Foreign countries will do what it takes to get natural resources they need, said Mel Packer, an organizer with Marcellus Protest, a citizens group based in Washington, Pa., that opposes drilling because of environmental concerns.

"They're going to buy them where they can get them," Packer said. "If that means buying whole corporations to get the assets, that's what they're going to do."

Two companies — Cheniere Energy Partners and Freeport LNG Development — are seeking government permits to export liquified gas, according to the Federal Energy Regulatory Commission.

A Chinese firm, ENN Energy Trading Co., signed a memorandum of understanding to send 1.5 million tons of natural gas from Cheniere, a Houston-based company operating the Sabine Pass port in Louisiana.

“We are excited to participate in supplying natural gas to China,” Cheniere CEO Charif Souki said in a news release.

Two other port companies are expected to seek permission soon, said Biliana Pehlivanova, a natural gas analyst with Barclay's Capital investment bank in New York. One is Virginia-based Dominion Resources, which has Pittsburgh offices and owns a liquified natural gas terminal and port in Cove Point, Md. The facility could be converted into an export facility for Marcellus shale gas by 2015, but spokesman Dan Donovan said the company has not decided whether to do so and has not sought export permits.

"We are talking to our producers,” he said.

Dominion's Cove Point facility takes in imported liquified natural gas from BP in Great Britain, Shell in the Netherlands and Statoil in Norway. Statoil and Shell are investing heavily in the Marcellus formation.

Last year, Warrendale-based East Resources sold its Marcellus interests to Royal Dutch Shell for $4.7 billion. Last month, Statoil, which has a $3.375 billion partnership agreement with the largest Marcellus leaseholder, Oklahoma City-based Chesapeake Energy, said it might drill as many as 17,000 Marcellus wells over two decades.

Other foreign companies with Marcellus shale interests are Mitsui and Sumitomo from Japan, the BP group from Great Britain, Atinum from Korea and Reliance Industries from India.

CIRCLING NEARBY

The Chinese National Offshore Oil Corporation tried to break into the American energy market in 2005, when it bid $18.5 billion to take over Unocal. It withdrew the offer after a political firestorm on Capitol Hill.

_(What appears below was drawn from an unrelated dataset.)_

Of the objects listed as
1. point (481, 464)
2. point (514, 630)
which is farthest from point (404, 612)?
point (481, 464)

In 2009, CNOOC succeeded in entering the American market, if not exactly on land. It partnered with Statoil on four oil leases in the Gulf of Mexico. This time, no one protested.

In November, Chesapeake announced it would sell a third of its holdings in a Texas shale oil field called Eagle Ford to CNOOC for $2.2 billion. Statoil and Korea National Oil Corporation recently invested in Eagle Ford.

This year, CNOOC took a one-third share of Chesapeake’s leases in two oil and gas fields in Colorado and Wyoming for $1.27 billion in direct costs and drilling expenses.

The Chinese have more connections to Chesapeake, but the extent isn't known. Chesapeake spokesman Jim Gipson said the company generally limits disclosures to those required by regulators.

Last year, Chesapeake said it sold $600 million in convertible preferred shares to “investors in Asia,” without specifying countries. The company disclosed a separate sale of preferred stock to investors including affiliates of the China Investment Corporation, the sovereign fund of the People's Republic of China.

Even though China has interest in American gas, it has untapped shale gas reserves that are 12 times higher than its traditional gas reserves, the U.S. Energy Department said last week.

Pittsburgh geologist Greg Wrightstone said China falls behind when it comes to technology to recover the gas and could learn by partnering with an experienced firm such as Chesapeake.

President Obama and Chinese President Hu Jintao addressed that problem in a formal statement announcing the “U.S.-China Shale Gas Resource Initiative” in 2009.

“The United States is a leader in shale gas technology and developing shale gas resources in a way that mitigates environmental risks," they said. "Bringing this expertise to China will provide economic opportunities for both the U.S. and China.”